Why don't black holes explode once they lose enough mass?

16 October 2011

Question

If it takes a very massive star collapsing to form a black hole, and Hawking radiation eats it away, then why doesn't it blow up after enough matter is eaten away?

I was listening to one of your previous Naked Astronomy shows and they stated that eventually the black hole will disappear.  If after awhile it no longer has enough mass to sustain being a black hole why doesn't it just blow up?

Answer

We put this question to Andrew Pontzen...

Andrew - I'm Andrew Pontzen. I'm a research fellow at the Kavli Institute for Cosmology at the University of Cambridge.

The picture the question paints is that we have this black hole and Hawking radiation is making that black hole shrink slowly until the black hole gets to below some critical mass and then suddenly it is not a black hole anymore and an explosion follows.

That's not quite an accurate picture because, actually, there isn't critical minimum mass for black hole. It is more to do with the density of the matter. It's about packing matter in really tightly and so it's even possible to have sort of microscopic black holes.
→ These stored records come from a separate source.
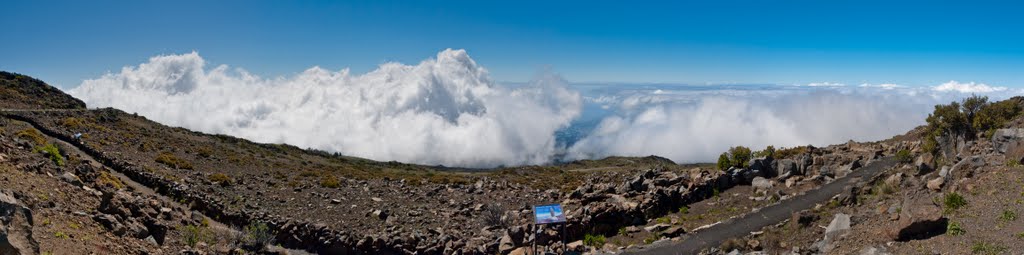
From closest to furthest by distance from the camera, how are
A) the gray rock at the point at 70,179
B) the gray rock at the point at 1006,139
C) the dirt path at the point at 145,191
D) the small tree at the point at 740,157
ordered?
the gray rock at the point at 70,179
the gray rock at the point at 1006,139
the dirt path at the point at 145,191
the small tree at the point at 740,157

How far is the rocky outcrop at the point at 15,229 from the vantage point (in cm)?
833

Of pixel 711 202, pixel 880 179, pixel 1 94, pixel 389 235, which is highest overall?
pixel 1 94

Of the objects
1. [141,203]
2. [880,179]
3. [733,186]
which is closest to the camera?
[141,203]

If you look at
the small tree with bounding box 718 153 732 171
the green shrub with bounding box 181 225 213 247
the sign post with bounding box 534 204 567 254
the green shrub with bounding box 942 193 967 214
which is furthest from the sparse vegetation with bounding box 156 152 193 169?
the green shrub with bounding box 942 193 967 214

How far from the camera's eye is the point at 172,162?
30500 millimetres

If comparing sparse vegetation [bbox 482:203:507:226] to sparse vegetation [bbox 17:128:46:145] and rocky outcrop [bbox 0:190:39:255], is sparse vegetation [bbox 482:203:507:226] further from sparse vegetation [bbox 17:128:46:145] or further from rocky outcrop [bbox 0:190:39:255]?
sparse vegetation [bbox 17:128:46:145]

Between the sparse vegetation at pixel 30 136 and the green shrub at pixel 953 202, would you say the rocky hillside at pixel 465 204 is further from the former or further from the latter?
the sparse vegetation at pixel 30 136

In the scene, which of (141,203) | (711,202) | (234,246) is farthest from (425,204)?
(711,202)

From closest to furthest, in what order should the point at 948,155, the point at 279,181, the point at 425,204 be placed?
1. the point at 948,155
2. the point at 425,204
3. the point at 279,181

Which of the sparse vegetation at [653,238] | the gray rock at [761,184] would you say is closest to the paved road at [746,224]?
the sparse vegetation at [653,238]

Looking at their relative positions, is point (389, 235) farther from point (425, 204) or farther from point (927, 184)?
point (927, 184)

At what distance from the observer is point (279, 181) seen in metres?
30.9

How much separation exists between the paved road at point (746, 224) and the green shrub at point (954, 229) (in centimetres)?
592

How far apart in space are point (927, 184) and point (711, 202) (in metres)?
7.71
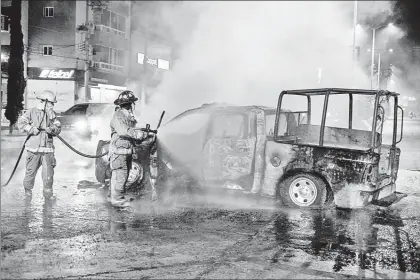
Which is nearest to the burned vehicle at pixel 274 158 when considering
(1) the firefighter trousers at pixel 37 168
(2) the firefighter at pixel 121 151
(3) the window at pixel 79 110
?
(2) the firefighter at pixel 121 151

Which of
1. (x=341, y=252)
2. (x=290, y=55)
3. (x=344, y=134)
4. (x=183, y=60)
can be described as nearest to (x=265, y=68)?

So what actually happens is that a black hole never stops being a black hole. Once you've formed a black hole, that object is going to stay a black hole.

But Hawking radiation does slowly eat away at the mass in a black hole and in fact, the prediction is that a black hole should radiate faster and faster as it becomes smaller and smaller.

So, right at the end, as a black hole becomes tinier and tinier, we do expect that to be sort of energetic pop at the very end of its life as the black hole shrinks away to nothing and emits a final burst of very intense radiation.

So, there is sort of a bit of an explosion right at the end, but that's not because it's reached a minimum mass. It's just because it's radiating away energy faster and faster.